WRITTEN REQUEST A: Pull out every line in the records below that contains the string "region".
◇ ◇ ◇ ◇ ◇
Pivotal Engineering Journal

Technical articles from Pivotal engineers.

Provisioning Stateful Kubernetes Containers that Work Hard and Stay Alive

How to develop Kubernetes containers that resist eviction, the second blog of a series of 4 on Stateless Kubernetes Apps

Posted on by
Edit this post on GitHub.

(This blog is the second installment of a four-part series)

By default, all containers are free from limits but subject to eviction

By default, Kubernetes places very few limits on a container. A default, “best effort” container can take as many resources as it needs until the Kubernetes system decides that the container should be evicted, typically because system memory has become scarce.

Each container runs within a virtual machine which is called a “node”. By sharing all the resources of a node, best-effort containers have several advantages:

  • Containers can sustain a burst of service, expanding their resource usage as needed, particularly for short-term spikes
  • Resources on the node are not reserved for idle containers
  • Containers that have gotten into trouble with unexpected resource problems, such as infinite loops or memory leaks, will be automatically evicted
  • Containers that have been evicted may be automatically restarted (if they have a restartable specification and resources permit)

This resolution of resource contention implies that the eviction of a given container is no big deal. This assumption is generally true for a stateless app, in which many containers may share the service load. However, for stateful apps, container eviction could cause disruption of service.

How containers are monitored, and where to find evidence of evictions

There are at least two concurrent systems for monitoring the resource usage of containers in Kubernetes. One is the Kubernetes kubelet monitor which observes whether containers are exceeding their stated limits. Another is the Linux Out-of-memory (OOM) killer which runs on each node, watching the RAM available on that node. Fundamentally, these monitors are protecting the liveliness of the node and its Kubernetes system functions.

After evicting a container, the Kubelet monitor generally provides info about the eviction within the status of a cluster, such as when queried with kubectl get pods. For example, restartable containers will restart after eviction and will have a non-zero number in the column “Restarts”. Containers that cannot be restarted after eviction by kubelet are left in an error state in the column “Status”.

To see eviction in action, see a sample from Kubernetes documentation that demonstrates a simple container that gets evicted. This eviction results from the sample container exceeding its stated memory limits. Importantly, this sample overage does not threaten the system containers on the node–there is still plenty of memory on the node to run Kubernetes. Thus, in this sample, the kubelet monitor has sufficient memory and CPU to do its eviction responsibility; the node itself is not under pressure.
◇ ◇ ◇ ◇ ◇
WRITTEN REQUEST B: According to the Kubernetes eviction article above, which two systems monitor the resource usage of containers?

THE DATA:
◇ ◇ ◇ ◇ ◇
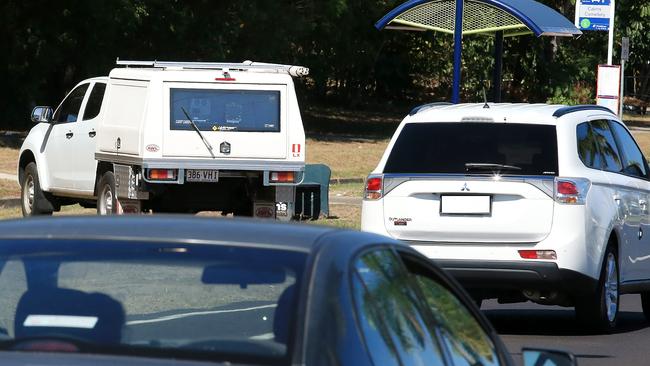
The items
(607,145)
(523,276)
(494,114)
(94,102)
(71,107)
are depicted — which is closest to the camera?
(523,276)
◇ ◇ ◇ ◇ ◇
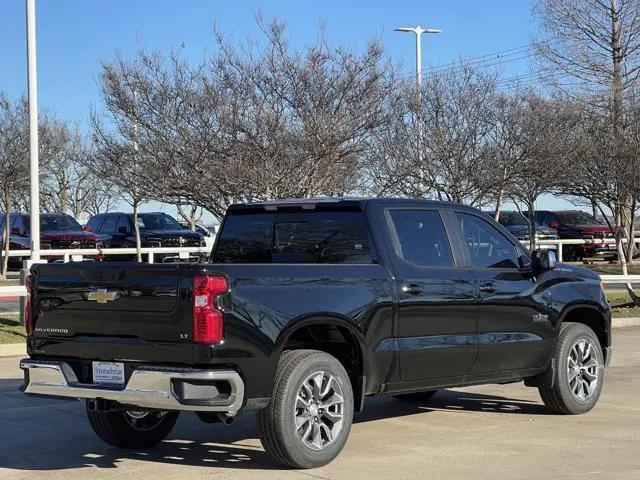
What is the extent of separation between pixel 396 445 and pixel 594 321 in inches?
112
◇ ◇ ◇ ◇ ◇
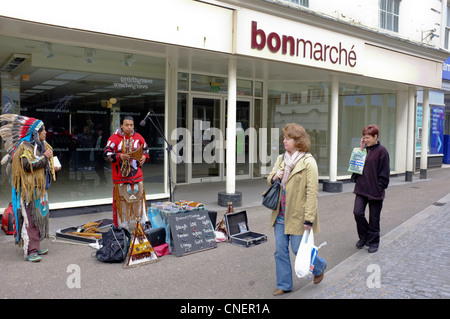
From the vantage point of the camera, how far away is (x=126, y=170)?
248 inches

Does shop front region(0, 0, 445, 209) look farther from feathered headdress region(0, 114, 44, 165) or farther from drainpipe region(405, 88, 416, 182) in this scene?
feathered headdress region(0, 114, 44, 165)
◇ ◇ ◇ ◇ ◇
TASK SOLUTION A:
Does shop front region(0, 0, 445, 209) look farther from feathered headdress region(0, 114, 44, 165) or farther from drainpipe region(405, 88, 416, 182) in this scene?
feathered headdress region(0, 114, 44, 165)

TASK SOLUTION B: The Kubernetes kubelet monitor and the Linux Out-of-memory (OOM) killer.